The estate was the location of a monastery in the 14th century and was purchased from the crown in 1606 by Beaumaris MP Richard ap Rhydderch (Richard Prytherch). When Prytherch’s great-great-grandson Thomas Lloyd died in 1740 the estate was sold to Henry Paget (1744-1812), 1st Earl of Uxbridge, who left it to his nephew Sir William Irby (1707-1775), 2nd Baronet and later 1st Baron Boston. The property remained in the Boston family until it was sold in 1958.
The Grade II* listed Old St Nidan’s Church, which is adjacent to Llanidan House, is on the site of a church said to have been founded by the Welsh saint Nidan in the 7th century. The existing structure dates back to the 14th century. A new anglican church also dedicated to St Nidan was built between 1839 and 1843 about half a mile away on the main Brynsiencyn road. The old church, which was in need of repair, was partially demolished and its contents moved to the new church built to serve the growing population of Brynsiencyn. Amongst the items transferred was a 66 cm-long sandstone chest found below the altar in 1700 by Henry Rowlands (1655-1723), rector of St Nidan’s from 1696, which was thought to contain the remains of Nidan. There is a story from the 12th century of a mystical stone in the form of a human thigh, which would magically return to the church by the following day no matter how far it was taken away. This stone came to be embedded (for safe keeping, one presumes!) in the wall of the churchyard. Its magical properties must have become somewhat diminished, however, as Rowlands later reported that it had been stolen.
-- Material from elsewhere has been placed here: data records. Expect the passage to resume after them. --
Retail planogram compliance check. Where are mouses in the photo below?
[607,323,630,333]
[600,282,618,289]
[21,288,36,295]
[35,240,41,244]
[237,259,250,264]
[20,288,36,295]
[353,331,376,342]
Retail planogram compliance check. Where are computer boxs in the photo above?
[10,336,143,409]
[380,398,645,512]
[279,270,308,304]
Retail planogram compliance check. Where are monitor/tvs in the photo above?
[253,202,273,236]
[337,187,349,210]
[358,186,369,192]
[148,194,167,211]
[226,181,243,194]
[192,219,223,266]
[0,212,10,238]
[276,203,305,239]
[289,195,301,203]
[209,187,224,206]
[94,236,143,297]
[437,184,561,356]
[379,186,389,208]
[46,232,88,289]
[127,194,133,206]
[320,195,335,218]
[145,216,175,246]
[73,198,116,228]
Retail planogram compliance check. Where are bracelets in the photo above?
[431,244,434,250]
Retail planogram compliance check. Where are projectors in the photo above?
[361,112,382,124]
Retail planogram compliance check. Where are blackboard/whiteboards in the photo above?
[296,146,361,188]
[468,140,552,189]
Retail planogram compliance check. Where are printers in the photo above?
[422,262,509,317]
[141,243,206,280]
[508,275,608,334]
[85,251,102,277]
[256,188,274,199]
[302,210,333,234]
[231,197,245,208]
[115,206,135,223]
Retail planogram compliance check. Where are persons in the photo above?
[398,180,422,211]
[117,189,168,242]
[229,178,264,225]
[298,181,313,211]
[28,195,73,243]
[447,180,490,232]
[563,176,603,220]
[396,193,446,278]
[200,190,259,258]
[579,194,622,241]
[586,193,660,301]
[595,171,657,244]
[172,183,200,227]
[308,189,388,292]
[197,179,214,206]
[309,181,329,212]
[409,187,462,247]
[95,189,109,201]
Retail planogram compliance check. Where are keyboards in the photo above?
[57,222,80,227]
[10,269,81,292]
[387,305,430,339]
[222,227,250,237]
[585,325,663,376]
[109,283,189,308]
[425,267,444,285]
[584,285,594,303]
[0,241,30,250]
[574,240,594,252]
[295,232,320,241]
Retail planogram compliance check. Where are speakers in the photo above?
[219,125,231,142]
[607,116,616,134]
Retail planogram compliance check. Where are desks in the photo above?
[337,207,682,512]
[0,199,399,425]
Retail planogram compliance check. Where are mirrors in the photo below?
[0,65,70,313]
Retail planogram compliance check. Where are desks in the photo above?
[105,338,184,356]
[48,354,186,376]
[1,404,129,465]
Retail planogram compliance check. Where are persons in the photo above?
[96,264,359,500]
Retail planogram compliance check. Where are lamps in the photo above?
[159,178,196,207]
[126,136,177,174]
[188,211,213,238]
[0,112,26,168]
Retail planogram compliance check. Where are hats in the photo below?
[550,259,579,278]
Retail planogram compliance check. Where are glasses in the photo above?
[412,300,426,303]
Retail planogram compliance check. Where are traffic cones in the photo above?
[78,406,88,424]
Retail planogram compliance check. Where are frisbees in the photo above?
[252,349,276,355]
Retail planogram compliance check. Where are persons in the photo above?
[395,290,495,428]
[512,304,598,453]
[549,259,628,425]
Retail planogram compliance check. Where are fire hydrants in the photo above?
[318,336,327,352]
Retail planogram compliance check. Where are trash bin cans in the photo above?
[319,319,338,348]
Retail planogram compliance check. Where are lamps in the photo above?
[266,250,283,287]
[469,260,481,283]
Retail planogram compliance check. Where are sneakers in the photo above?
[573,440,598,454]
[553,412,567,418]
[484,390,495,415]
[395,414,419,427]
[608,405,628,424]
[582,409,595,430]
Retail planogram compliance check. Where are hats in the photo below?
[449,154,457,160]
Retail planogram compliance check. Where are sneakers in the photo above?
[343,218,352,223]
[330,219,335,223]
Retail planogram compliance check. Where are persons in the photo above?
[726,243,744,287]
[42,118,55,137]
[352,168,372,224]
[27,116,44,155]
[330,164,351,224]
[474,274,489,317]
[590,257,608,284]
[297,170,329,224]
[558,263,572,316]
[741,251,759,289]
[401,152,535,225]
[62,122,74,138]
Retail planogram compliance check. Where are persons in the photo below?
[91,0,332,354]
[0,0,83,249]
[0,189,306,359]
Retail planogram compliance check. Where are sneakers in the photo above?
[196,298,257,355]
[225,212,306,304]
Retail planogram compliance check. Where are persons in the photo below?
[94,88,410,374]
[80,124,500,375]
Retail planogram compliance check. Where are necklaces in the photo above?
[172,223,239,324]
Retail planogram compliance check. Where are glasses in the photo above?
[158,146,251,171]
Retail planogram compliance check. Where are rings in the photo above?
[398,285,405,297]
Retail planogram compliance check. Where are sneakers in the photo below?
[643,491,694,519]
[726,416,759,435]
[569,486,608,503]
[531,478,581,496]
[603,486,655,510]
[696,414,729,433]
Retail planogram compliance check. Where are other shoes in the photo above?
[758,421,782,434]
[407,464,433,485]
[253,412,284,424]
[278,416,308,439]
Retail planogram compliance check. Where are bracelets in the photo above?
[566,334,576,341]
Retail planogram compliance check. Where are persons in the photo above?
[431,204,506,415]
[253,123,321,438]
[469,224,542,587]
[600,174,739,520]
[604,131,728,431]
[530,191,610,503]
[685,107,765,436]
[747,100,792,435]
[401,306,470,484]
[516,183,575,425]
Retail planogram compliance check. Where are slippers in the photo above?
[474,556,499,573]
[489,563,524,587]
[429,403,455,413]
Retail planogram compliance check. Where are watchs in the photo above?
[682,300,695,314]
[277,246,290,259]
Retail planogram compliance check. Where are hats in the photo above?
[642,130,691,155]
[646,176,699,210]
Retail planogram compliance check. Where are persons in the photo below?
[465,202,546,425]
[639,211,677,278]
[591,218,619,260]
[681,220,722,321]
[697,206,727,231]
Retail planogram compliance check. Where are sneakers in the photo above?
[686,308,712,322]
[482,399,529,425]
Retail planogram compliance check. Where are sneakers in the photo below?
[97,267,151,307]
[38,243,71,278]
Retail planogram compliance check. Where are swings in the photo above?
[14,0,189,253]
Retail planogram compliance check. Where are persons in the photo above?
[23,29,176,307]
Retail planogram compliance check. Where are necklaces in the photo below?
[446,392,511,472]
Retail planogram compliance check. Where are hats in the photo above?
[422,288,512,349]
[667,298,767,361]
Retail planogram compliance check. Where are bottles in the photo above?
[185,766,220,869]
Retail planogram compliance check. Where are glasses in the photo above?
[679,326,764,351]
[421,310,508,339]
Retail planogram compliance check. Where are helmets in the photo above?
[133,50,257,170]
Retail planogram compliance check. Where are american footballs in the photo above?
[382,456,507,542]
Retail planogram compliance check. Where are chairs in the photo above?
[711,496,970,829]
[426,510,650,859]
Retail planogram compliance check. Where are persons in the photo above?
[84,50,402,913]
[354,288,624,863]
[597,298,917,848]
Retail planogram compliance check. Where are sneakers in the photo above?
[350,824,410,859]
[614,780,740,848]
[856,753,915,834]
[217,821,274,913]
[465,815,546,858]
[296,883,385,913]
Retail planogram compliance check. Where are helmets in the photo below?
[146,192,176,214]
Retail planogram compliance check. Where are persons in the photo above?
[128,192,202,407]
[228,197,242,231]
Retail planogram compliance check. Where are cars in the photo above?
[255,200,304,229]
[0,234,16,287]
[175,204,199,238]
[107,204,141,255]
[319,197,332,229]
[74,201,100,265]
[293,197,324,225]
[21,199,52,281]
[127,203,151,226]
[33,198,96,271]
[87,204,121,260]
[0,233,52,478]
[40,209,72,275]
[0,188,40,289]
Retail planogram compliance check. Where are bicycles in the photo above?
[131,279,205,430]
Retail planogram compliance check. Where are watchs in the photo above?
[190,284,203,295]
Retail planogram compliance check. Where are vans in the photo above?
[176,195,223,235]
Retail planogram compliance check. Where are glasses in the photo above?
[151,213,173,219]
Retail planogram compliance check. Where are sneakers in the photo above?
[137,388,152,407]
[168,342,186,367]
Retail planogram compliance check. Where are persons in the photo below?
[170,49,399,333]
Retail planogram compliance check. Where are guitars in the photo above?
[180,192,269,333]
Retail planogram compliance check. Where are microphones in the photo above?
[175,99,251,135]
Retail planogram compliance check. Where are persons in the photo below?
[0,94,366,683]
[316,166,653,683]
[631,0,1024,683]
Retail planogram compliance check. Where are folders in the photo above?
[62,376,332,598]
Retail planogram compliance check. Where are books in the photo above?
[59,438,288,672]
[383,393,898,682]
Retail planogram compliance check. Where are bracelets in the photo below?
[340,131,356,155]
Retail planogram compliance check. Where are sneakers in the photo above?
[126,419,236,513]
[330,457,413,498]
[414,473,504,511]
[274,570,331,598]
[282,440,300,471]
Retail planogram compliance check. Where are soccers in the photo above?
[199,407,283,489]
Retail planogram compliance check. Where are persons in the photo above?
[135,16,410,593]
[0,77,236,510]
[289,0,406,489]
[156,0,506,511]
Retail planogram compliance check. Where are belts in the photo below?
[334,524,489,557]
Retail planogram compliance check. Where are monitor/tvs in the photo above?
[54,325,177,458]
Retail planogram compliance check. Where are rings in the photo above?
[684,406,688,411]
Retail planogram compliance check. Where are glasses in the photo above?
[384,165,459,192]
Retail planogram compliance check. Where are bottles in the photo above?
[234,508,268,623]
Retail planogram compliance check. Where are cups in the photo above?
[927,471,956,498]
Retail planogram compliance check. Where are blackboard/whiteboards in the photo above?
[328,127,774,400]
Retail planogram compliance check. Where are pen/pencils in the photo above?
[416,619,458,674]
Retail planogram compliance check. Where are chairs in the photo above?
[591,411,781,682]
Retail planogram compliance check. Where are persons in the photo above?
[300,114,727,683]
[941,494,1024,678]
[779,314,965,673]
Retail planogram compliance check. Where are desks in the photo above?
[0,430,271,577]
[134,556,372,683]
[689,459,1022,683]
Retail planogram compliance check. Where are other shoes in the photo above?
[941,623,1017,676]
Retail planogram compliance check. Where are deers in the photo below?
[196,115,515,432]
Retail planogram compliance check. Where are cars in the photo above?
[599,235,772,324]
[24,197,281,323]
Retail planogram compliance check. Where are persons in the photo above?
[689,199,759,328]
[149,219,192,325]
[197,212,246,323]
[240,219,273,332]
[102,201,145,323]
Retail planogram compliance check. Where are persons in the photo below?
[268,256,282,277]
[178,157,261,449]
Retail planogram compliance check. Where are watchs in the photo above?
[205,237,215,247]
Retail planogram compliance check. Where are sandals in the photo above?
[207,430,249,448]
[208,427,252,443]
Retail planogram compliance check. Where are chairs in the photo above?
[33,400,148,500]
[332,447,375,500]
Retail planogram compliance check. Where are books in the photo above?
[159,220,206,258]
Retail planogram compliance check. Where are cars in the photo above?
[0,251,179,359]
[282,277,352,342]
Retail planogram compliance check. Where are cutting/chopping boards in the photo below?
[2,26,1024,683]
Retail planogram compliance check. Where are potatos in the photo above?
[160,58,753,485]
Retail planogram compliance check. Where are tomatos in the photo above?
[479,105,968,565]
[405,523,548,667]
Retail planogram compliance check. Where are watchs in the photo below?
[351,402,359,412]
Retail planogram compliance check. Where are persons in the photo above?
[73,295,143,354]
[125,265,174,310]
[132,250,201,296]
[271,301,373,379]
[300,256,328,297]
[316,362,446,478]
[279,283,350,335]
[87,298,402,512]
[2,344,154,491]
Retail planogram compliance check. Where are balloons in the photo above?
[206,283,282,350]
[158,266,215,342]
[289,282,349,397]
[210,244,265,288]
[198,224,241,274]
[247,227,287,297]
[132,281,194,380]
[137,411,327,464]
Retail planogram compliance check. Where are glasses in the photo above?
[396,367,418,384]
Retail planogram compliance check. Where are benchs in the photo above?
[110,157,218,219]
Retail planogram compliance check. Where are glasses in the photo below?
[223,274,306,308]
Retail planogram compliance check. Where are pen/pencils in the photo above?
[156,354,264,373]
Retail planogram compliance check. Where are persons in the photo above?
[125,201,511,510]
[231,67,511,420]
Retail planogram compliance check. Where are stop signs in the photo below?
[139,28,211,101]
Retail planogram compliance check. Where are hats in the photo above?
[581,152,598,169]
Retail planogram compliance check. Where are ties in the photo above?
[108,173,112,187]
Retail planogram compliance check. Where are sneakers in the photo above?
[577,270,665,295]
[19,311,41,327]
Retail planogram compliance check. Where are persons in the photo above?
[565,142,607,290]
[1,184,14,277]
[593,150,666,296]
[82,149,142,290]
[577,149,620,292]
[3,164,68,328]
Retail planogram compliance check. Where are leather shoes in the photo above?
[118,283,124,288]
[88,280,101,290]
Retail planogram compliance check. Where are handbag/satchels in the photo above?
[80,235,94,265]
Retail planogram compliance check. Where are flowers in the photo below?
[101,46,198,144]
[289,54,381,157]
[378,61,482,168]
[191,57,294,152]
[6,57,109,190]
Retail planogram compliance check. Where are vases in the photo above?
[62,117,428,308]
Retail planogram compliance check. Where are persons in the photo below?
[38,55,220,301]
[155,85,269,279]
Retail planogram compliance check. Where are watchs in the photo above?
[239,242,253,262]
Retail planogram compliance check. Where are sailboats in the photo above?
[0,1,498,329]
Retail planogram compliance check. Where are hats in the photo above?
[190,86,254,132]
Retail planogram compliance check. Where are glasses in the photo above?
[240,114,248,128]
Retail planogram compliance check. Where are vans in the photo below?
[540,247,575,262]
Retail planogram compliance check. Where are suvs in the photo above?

The old church was never deconsecrated and was bought in 1994. It was restored by the owners of Llanidan House as a private chapel and is open to the public at the same time as the garden.
|Date||25 April 2015|
|Location||Beaumaris, Anglesey||SH 60441 76152; 53.26393°N, 4.09386°W|
The town of Beaumaris was founded in 1296 following Edward I’s conquest of Wales. The church dedicated to Saints Mary and Nicholas was built around 1330 to serve the borough. The chancel is a 15th-century addition. Repairs were undertaken by Bangor architect John Hall (d 1828) in 1825 and restoration work was carried out in 1902 by London-based Gothic Revival architect George Frederick Bodley (1827-1907), who was also engaged in the same year by the 4th Earl of Powis for a major renovation of Powis Castle and Gardens. St Mary and St Nicholas is a parish church of The Church in Wales and is a Grade I listed building.
|Date||21 February 2015|
|Location||Nant Peris||SH 60551 58433; 53.10479°N, 4.08447°W|
The Welsh Calvinistic Methodists built a chapel in Nant Peris in 1833, which was rebuilt by Porthmadog architect Owen Morris Roberts in 1876. The name chosen for the chapel is a biblical placename from the Hebrew rehovot, meaning broad places. Capel Rehoboth received a Grade II listing in 1999 and is still used for Welsh-language services. It belongs to the Arfon Presbytery of the Presbyterian Church of Wales, the name officially adopted in 1928 by the nonconformist Welsh Calvinistic Methodists, who split from the Church of England in 1811.